*** Begin section ***

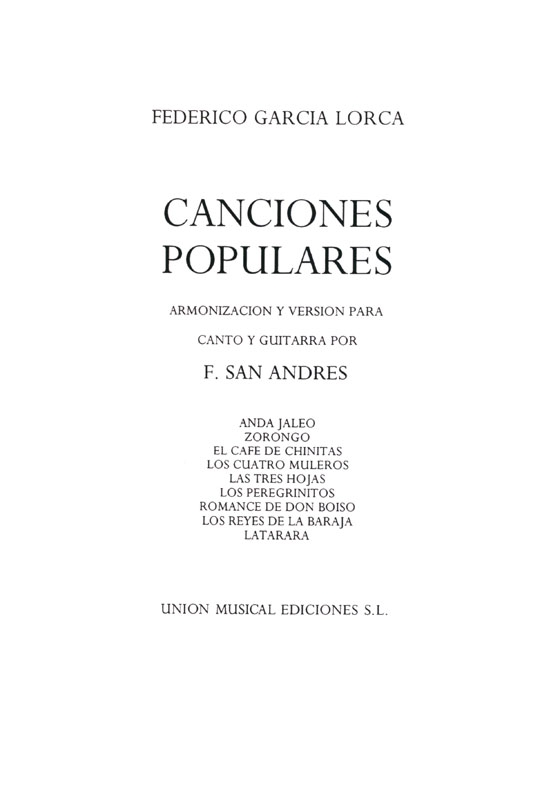 FEDERICO GARCIA LORCA

CANCIONES POPULARES

ARMONIZACION Y VERSION PARA

CANTO Y GUITARRA POR

F. SAN ANDRES

ANDA JALEO
ZORONGO
EL CAFE DE CHINITAS
LOS CUATRO MULEROS
LAS TRES HOJAS
LOS PEREGRINITOS
ROMANCE DE DON BOISO
LOS REYES DE LA BARAJA
LATARARA

UNION MUSICAL EDICIONES S.L.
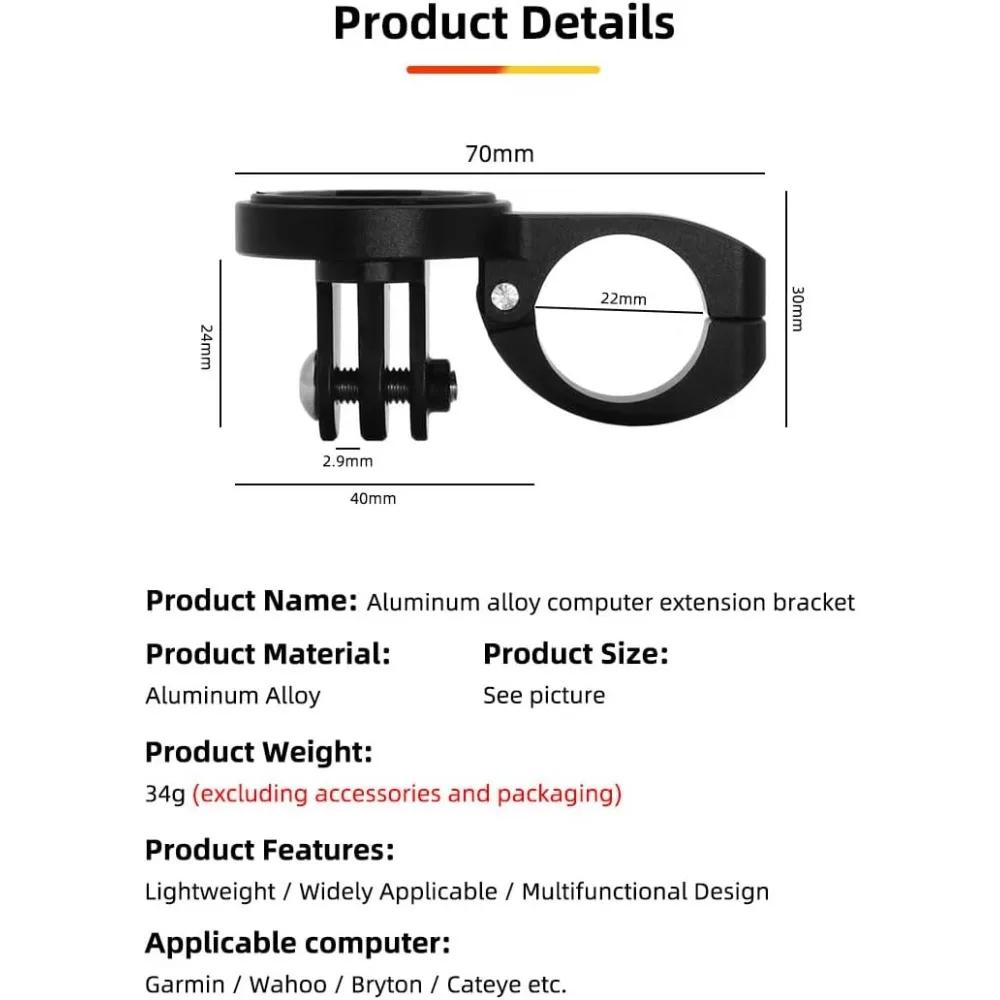 Product Details

70mm

24mm

22mm

30mm

2.9mm

40mm

Product Name: Aluminum alloy computer extension bracket

Product Material:
Aluminum Alloy

Product Size:
See picture

Product Weight:
34g (excluding accessories and packaging)

Product Features:
Lightweight / Widely Applicable / Multifunctional Design

Applicable computer:
Garmin / Wahoo / Bryton / Cateye etc.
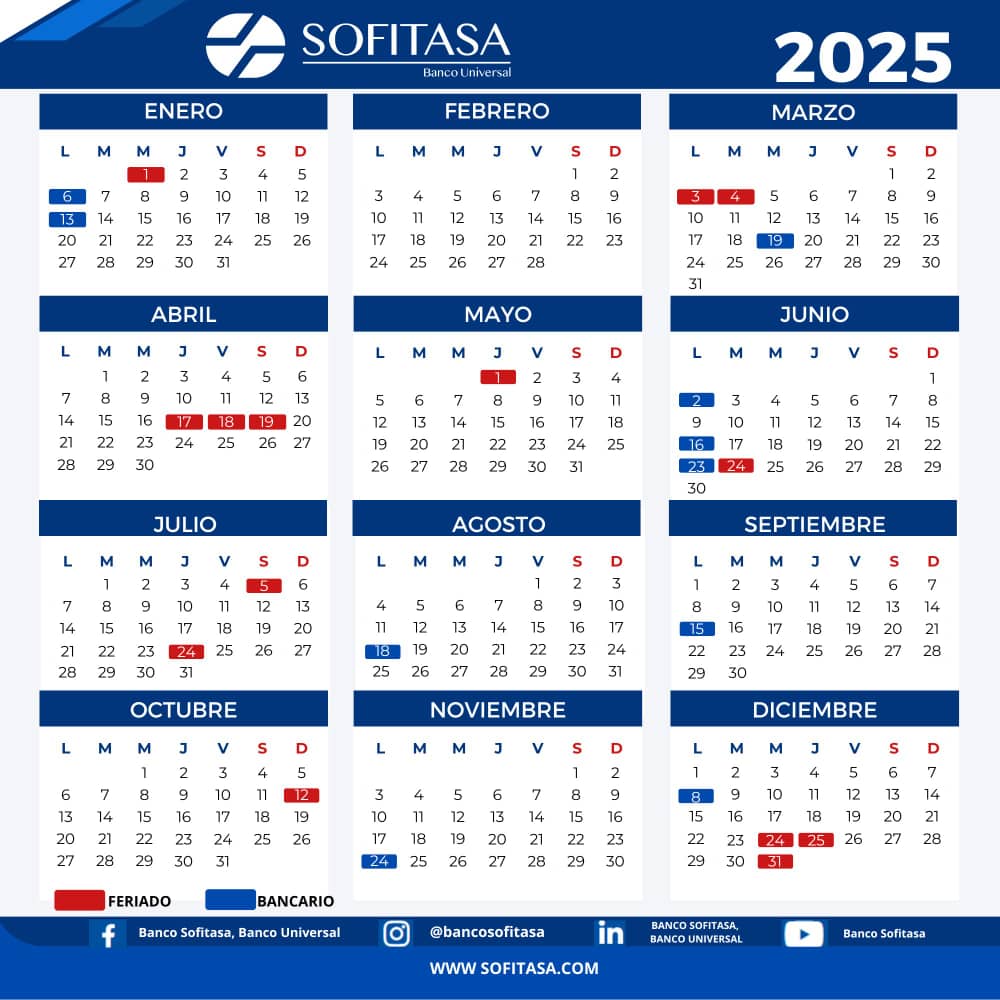 SOFITASA
Banco Universal

2025

ENERO

| L | M | M | J | V | S | D |
|---|---|---|---|---|---|---|
| | | 1 | 2 | 3 | 4 | 5 |
| 6 | 7 | 8 | 9 | 10 | 11 | 12 |
| 13 | 14 | 15 | 16 | 17 | 18 | 19 |
| 20 | 21 | 22 | 23 | 24 | 25 | 26 |
| 27 | 28 | 29 | 30 | 31 | | |

FEBRERO

| L | M | M | J | V | S | D |
|---|---|---|---|---|---|---|
| | | | | | 1 | 2 |
| 3 | 4 | 5 | 6 | 7 | 8 | 9 |
| 10 | 11 | 12 | 13 | 14 | 15 | 16 |
| 17 | 18 | 19 | 20 | 21 | 22 | 23 |
| 24 | 25 | 26 | 27 | 28 | | |

MARZO

| L | M | M | J | V | S | D |
|---|---|---|---|---|---|---|
| | | | | | 1 | 2 |
| 3 | 4 | 5 | 6 | 7 | 8 | 9 |
| 10 | 11 | 12 | 13 | 14 | 15 | 16 |
| 17 | 18 | 19 | 20 | 21 | 22 | 23 |
| 24 | 25 | 26 | 27 | 28 | 29 | 30 |
| 31 | | | | | | |

ABRIL

| L | M | M | J | V | S | D |
|---|---|---|---|---|---|---|
| | 1 | 2 | 3 | 4 | 5 | 6 |
| 7 | 8 | 9 | 10 | 11 | 12 | 13 |
| 14 | 15 | 16 | 17 | 18 | 19 | 20 |
| 21 | 22 | 23 | 24 | 25 | 26 | 27 |
| 28 | 29 | 30 | | | | |

MAYO

| L | M | M | J | V | S | D |
|---|---|---|---|---|---|---|
| | | | 1 | 2 | 3 | 4 |
| 5 | 6 | 7 | 8 | 9 | 10 | 11 |
| 12 | 13 | 14 | 15 | 16 | 17 | 18 |
| 19 | 20 | 21 | 22 | 23 | 24 | 25 |
| 26 | 27 | 28 | 29 | 30 | 31 | |

JUNIO

| L | M | M | J | V | S | D |
|---|---|---|---|---|---|---|
| | | | | | | 1 |
| 2 | 3 | 4 | 5 | 6 | 7 | 8 |
| 9 | 10 | 11 | 12 | 13 | 14 | 15 |
| 16 | 17 | 18 | 19 | 20 | 21 | 22 |
| 23 | 24 | 25 | 26 | 27 | 28 | 29 |
| 30 | | | | | | |

JULIO

| L | M | M | J | V | S | D |
|---|---|---|---|---|---|---|
| | 1 | 2 | 3 | 4 | 5 | 6 |
| 7 | 8 | 9 | 10 | 11 | 12 | 13 |
| 14 | 15 | 16 | 17 | 18 | 19 | 20 |
| 21 | 22 | 23 | 24 | 25 | 26 | 27 |
| 28 | 29 | 30 | 31 | | | |

AGOSTO

| L | M | M | J | V | S | D |
|---|---|---|---|---|---|---|
| | | | | 1 | 2 | 3 |
| 4 | 5 | 6 | 7 | 8 | 9 | 10 |
| 11 | 12 | 13 | 14 | 15 | 16 | 17 |
| 18 | 19 | 20 | 21 | 22 | 23 | 24 |
| 25 | 26 | 27 | 28 | 29 | 30 | 31 |

SEPTIEMBRE

| L | M | M | J | V | S | D |
|---|---|---|---|---|---|---|
| 1 | 2 | 3 | 4 | 5 | 6 | 7 |
| 8 | 9 | 10 | 11 | 12 | 13 | 14 |
| 15 | 16 | 17 | 18 | 19 | 20 | 21 |
| 22 | 23 | 24 | 25 | 26 | 27 | 28 |
| 29 | 30 | | | | | |

OCTUBRE

| L | M | M | J | V | S | D |
|---|---|---|---|---|---|---|
| | | 1 | 2 | 3 | 4 | 5 |
| 6 | 7 | 8 | 9 | 10 | 11 | 12 |
| 13 | 14 | 15 | 16 | 17 | 18 | 19 |
| 20 | 21 | 22 | 23 | 24 | 25 | 26 |
| 27 | 28 | 29 | 30 | 31 | | |

NOVIEMBRE

| L | M | M | J | V | S | D |
|---|---|---|---|---|---|---|
| | | | | | 1 | 2 |
| 3 | 4 | 5 | 6 | 7 | 8 | 9 |
| 10 | 11 | 12 | 13 | 14 | 15 | 16 |
| 17 | 18 | 19 | 20 | 21 | 22 | 23 |
| 24 | 25 | 26 | 27 | 28 | 29 | 30 |

DICIEMBRE

| L | M | M | J | V | S | D |
|---|---|---|---|---|---|---|
| 1 | 2 | 3 | 4 | 5 | 6 | 7 |
| 8 | 9 | 10 | 11 | 12 | 13 | 14 |
| 15 | 16 | 17 | 18 | 19 | 20 | 21 |
| 22 | 23 | 24 | 25 | 26 | 27 | 28 |
| 29 | 30 | 31 | | | | |

FERIADO BANCARIO

Banco Sofitasa, Banco Universal @bancosofitasa BANCO SOFITASA, BANCO UNIVERSAL Banco Sofitasa

WWW.SOFITASA.COM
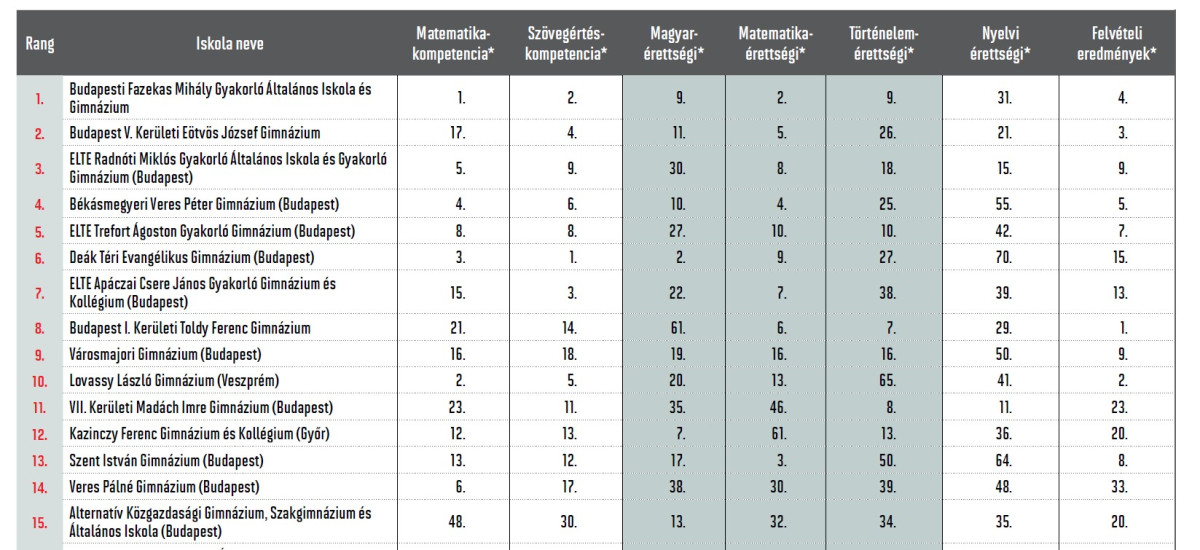 | Rang | Iskola neve | Matematika-kompetencia* | Szövegértés-kompetencia* | Magyar-érettségi* | Matematika-érettségi* | Történelem-érettségi* | Nyelvi érettségi* | Felvételi eredmények* |
|---|---|---|---|---|---|---|---|---|
| 1. | Budapesti Fazekas Mihály Gyakorló Általános Iskola és Gimnázium | 1. | 2. | 9. | 2. | 9. | 31. | 4. |
| 2. | Budapest V. Kerületi Eötvös József Gimnázium | 17. | 4. | 11. | 5. | 26. | 21. | 3. |
| 3. | ELTE Radnóti Miklós Gyakorló Általános Iskola és Gyakorló Gimnázium (Budapest) | 5. | 9. | 30. | 8. | 18. | 15. | 9. |
| 4. | Békásmegyeri Veres Péter Gimnázium (Budapest) | 4. | 6. | 10. | 4. | 25. | 55. | 5. |
| 5. | ELTE Trefort Ágoston Gyakorló Gimnázium (Budapest) | 8. | 8. | 27. | 10. | 10. | 42. | 7. |
| 6. | Deák Téri Evangélikus Gimnázium (Budapest) | 3. | 1. | 2. | 9. | 27. | 70. | 15. |
| 7. | ELTE Apáczai Csere János Gyakorló Gimnázium és Kollégium (Budapest) | 15. | 3. | 22. | 7. | 38. | 39. | 13. |
| 8. | Budapest I. Kerületi Toldy Ferenc Gimnázium | 21. | 14. | 61. | 6. | 7. | 29. | 1. |
| 9. | Városmajori Gimnázium (Budapest) | 16. | 18. | 19. | 16. | 16. | 50. | 9. |
| 10. | Lovassy László Gimnázium (Veszprém) | 2. | 5. | 20. | 13. | 65. | 41. | 2. |
| 11. | VII. Kerületi Madách Imre Gimnázium (Budapest) | 23. | 11. | 35. | 46. | 8. | 11. | 23. |
| 12. | Kazinczy Ferenc Gimnázium és Kollégium (Győr) | 12. | 13. | 7. | 61. | 13. | 36. | 20. |
| 13. | Szent István Gimnázium (Budapest) | 13. | 12. | 17. | 3. | 50. | 64. | 8. |
| 14. | Veres Pálné Gimnázium (Budapest) | 6. | 17. | 38. | 30. | 39. | 48. | 33. |
| 15. | Alternatív Közgazdasági Gimnázium, Szakgimnázium és Általános Iskola (Budapest) | 48. | 30. | 13. | 32. | 34. | 35. | 20. |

*** End section ***

Exercise requirements:
From the records above, show each line that contains the word "Veres".

Output for this task:
| 4. | Békásmegyeri Veres Péter Gimnázium (Budapest) | 4. | 6. | 10. | 4. | 25. | 55. | 5. |
| 14. | Veres Pálné Gimnázium (Budapest) | 6. | 17. | 38. | 30. | 39. | 48. | 33. |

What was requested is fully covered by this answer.